◆ WORK TO DO
Write a continuation of the passage on Roman virtual water trade, starting right after its last sentence.

◆ PASSAGE

————

Are we going to make the same mistakes the Roman Empire made?
As all good Monty Python fans know, water technologies feature large in the legacy of benefits left by Roman civilisation. But while aqueducts, sewers and baths retain an obvious presence in the landscape and in the archaeological record, the Romans’ largest and most important water achievement may have been “virtual”.
The Romans developed networks of trade and food supply that enabled them to escape local water constraints, in a way that is explained in a new study in the journal Hydrology and Earth System Sciences. Fertile regions such as southern Spain or Italy’s Po valley would grow lots of food and ship it back to Rome or to the drier outposts of the Empire.
Embedded within this is a what geographers call a virtual water trade – an indirect way of shifting this precious resource from wetter, less populated areas to those regions with more people or a less consistent climate.

————

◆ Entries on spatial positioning

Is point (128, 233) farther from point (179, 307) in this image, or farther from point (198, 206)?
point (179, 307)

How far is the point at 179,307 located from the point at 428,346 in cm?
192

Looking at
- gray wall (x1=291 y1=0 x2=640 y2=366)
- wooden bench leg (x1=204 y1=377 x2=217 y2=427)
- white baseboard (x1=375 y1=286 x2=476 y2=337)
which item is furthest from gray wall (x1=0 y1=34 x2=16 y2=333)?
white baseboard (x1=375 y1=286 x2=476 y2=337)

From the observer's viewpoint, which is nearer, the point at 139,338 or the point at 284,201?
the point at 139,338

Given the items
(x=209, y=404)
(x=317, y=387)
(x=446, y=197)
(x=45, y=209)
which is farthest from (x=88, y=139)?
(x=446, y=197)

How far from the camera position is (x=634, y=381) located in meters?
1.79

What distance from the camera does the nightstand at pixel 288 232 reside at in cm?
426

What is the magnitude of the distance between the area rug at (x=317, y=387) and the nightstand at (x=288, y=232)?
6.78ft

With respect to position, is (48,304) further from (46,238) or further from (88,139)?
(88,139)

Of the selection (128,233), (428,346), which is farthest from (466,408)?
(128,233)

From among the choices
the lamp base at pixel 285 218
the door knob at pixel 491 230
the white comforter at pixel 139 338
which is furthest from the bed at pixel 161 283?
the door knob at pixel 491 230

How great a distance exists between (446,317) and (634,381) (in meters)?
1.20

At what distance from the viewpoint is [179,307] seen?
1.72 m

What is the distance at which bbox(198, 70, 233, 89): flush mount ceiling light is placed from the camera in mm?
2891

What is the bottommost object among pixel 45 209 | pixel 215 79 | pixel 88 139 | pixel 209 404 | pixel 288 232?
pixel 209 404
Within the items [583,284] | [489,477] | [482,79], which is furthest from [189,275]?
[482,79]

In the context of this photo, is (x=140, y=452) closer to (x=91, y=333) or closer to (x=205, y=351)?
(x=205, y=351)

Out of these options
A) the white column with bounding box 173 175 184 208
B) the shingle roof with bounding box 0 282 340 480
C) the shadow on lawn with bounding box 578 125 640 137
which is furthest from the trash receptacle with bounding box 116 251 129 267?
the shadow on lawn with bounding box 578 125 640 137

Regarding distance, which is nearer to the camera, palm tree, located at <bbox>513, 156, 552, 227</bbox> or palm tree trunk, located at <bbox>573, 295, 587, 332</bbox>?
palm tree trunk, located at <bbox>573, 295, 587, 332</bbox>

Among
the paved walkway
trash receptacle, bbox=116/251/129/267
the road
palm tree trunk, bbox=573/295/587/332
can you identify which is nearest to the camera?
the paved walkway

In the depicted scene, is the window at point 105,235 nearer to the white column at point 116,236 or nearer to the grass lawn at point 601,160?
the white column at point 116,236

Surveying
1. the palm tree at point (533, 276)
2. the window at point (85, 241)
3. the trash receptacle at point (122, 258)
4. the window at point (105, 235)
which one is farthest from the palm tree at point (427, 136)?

————

◆ RESPONSE TO THE TASK
The map below shows this in action. The amount of virtual water imports (a) and exports (b) in different parts of the Empire are illustrated by the size of the circles. The numbers express this in tonnes of grain. Rome is by far the largest water importer, followed by Alexandria and Memphis in Egypt, and Ephesus and Antioch in modern-day Turkey. Spain and Egypt were the biggest exporters.
All ships lead to Rome
The paper’s primary author, Brian Dermody at the University of Utrecht, suggests this sophisticated water economy ultimately contributed to its own downfall as it enabled urban populations to boom beyond sustainable levels.
Does this sound uncomfortably familiar? In the next 30 years we are facing a critical combination of inter-related stresses on the core resources that keep our civilisation running. As it happens, the Romans gave us a word for that too – the “food-water-energy nexus” (from the Latin nectere, to bind together).
So are we doomed to the same fate as the Romans?
Increased energy use
As its name suggests, the nexus recognises that different resources are intimately interconnected. We need water for drinking, washing and for industry; but we also need it to grow food, and around 70% of global fresh water supply is used for farming. As populations grow and become more wealthy, demand for food will increase, placing pressure on domestic water supply and industrial output.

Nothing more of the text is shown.